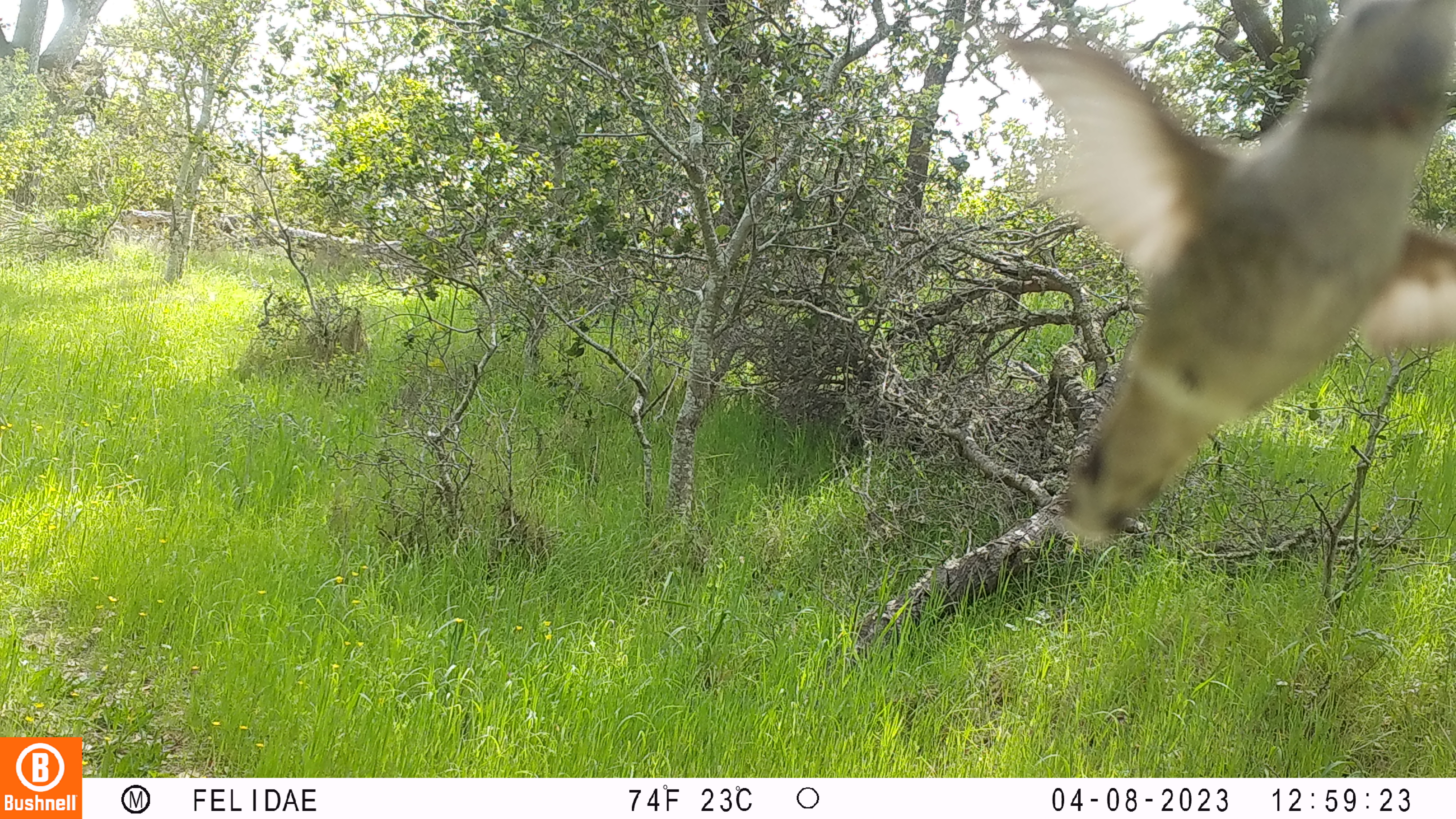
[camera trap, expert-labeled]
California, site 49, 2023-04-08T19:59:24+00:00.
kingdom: Animalia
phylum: Chordata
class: Aves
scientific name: Aves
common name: bird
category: unknown bird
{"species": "unknown bird (bird) (Aves)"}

» Problem description
Please restate the material word for word; the pictures stay out.

» Answer to the problem
[camera trap, expert-labeled]
California, site 49, 2023-04-08T19:59:24+00:00.
kingdom: Animalia
phylum: Chordata
class: Aves
scientific name: Aves
common name: bird
category: unknown bird
{"species": "unknown bird (bird) (Aves)"}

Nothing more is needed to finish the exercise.